Hema - 10 points from the call

All,

Hema had a few comments today that stood out to us:

1) The new distribution centre will be taken over in February. But it seems that much of the business it is designed to handle (Franprix, Jumbo, online) will only ramp up over the coming 1.5 years. So it will likely weigh further on margins for some time. 

2) Management used the words: 2020 will be “very much a transition year”. That does not sound good at all.

3) The Q4 WC benefit from “saving" one VAT payment (+ other related payments) will be around E35m. We had assumed only E20m.

4) The payment for the 17 stores to be gradually transferred to Jumbo will be made in the “near term”, which sounded like this year.

5) Ramphastos will apparently not be repaying the PIK until June 2020. So that issue will remain with us for some time longer. Also the company’s inability to surround that news bite with any further colour feels a little unfortunate. 

6) The WC benefit in Q3 is here to stay and to a large extent owed to the annualisation of the shorter payment terms introduced in Q318.

7) Staff costs should begin to see a tangible benefit from the new CLA agreement in Q4 and going forward.
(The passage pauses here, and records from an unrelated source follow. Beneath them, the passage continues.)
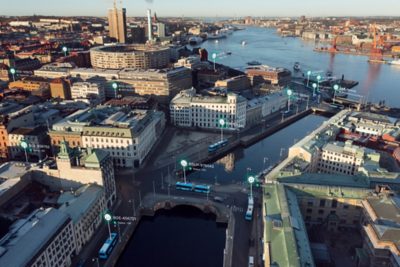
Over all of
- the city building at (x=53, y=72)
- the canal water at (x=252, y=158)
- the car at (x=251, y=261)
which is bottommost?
the canal water at (x=252, y=158)

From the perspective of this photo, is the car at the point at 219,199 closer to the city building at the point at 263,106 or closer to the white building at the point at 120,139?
the white building at the point at 120,139

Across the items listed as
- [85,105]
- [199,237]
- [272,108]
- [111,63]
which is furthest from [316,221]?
[111,63]

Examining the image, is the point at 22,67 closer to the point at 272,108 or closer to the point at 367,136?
the point at 272,108

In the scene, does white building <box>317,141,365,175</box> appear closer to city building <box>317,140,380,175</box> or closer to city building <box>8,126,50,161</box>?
city building <box>317,140,380,175</box>

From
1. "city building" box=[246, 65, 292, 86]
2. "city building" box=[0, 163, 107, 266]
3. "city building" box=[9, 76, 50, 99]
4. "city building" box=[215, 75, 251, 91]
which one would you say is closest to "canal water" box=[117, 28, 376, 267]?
"city building" box=[0, 163, 107, 266]

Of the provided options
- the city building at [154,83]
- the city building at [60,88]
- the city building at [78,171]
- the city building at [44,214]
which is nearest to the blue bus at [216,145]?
the city building at [78,171]
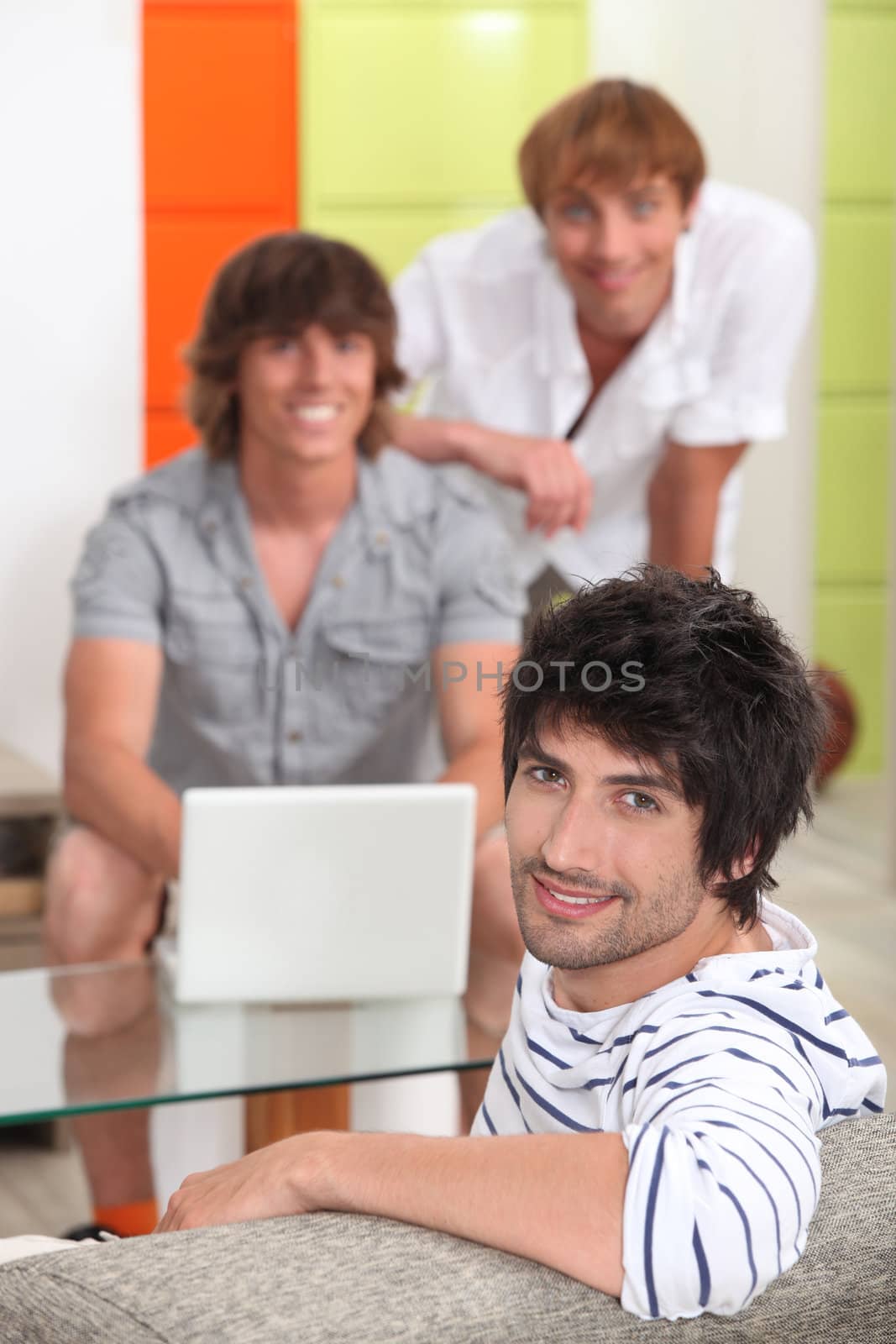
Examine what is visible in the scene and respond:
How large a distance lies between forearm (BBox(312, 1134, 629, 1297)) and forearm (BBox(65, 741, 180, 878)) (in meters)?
1.20

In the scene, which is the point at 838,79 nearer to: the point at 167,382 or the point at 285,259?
the point at 167,382

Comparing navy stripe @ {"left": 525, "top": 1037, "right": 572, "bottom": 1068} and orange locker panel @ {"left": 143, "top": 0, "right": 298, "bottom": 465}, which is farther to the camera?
orange locker panel @ {"left": 143, "top": 0, "right": 298, "bottom": 465}

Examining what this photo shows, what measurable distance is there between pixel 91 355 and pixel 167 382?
1.14 metres

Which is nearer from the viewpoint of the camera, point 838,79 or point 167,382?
point 167,382

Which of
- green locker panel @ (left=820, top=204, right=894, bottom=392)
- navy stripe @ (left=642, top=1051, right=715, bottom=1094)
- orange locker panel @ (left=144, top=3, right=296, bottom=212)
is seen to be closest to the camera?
navy stripe @ (left=642, top=1051, right=715, bottom=1094)

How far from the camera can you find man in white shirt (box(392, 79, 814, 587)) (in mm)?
2629

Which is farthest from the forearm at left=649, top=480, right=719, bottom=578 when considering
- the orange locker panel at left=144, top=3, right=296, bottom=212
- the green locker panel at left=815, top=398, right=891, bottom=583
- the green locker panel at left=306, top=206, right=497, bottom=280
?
the green locker panel at left=815, top=398, right=891, bottom=583

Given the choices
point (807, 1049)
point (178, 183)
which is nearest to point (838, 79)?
point (178, 183)

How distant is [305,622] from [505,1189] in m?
1.64

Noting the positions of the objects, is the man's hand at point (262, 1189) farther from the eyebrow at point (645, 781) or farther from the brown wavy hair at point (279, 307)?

But overall we are likely going to increase our estimate for staff costs for 2020, both as a result of the new DC centre and due to management’s sheer unwillingness to provide us with any estimate of the expense. The switch to the bigger national CLA will only occur in late 2020, early 2021.

8) Embedded in Hema’s GP margins is a trade off between higher FX costs and lower buy-in margins. Hence the improvement.

9) With the targeted 2-10 m2 isle space Hema is to take at Jumbo and Jumbo’s average sales / sqm of E10k p.a., we estimate sales of E20m p.a. or GM = EBITDA potential of E9m, to be ramped up between H220 and H121.

10) Thus far Hema have realised cost savings of some E7m out of the E20m targeted.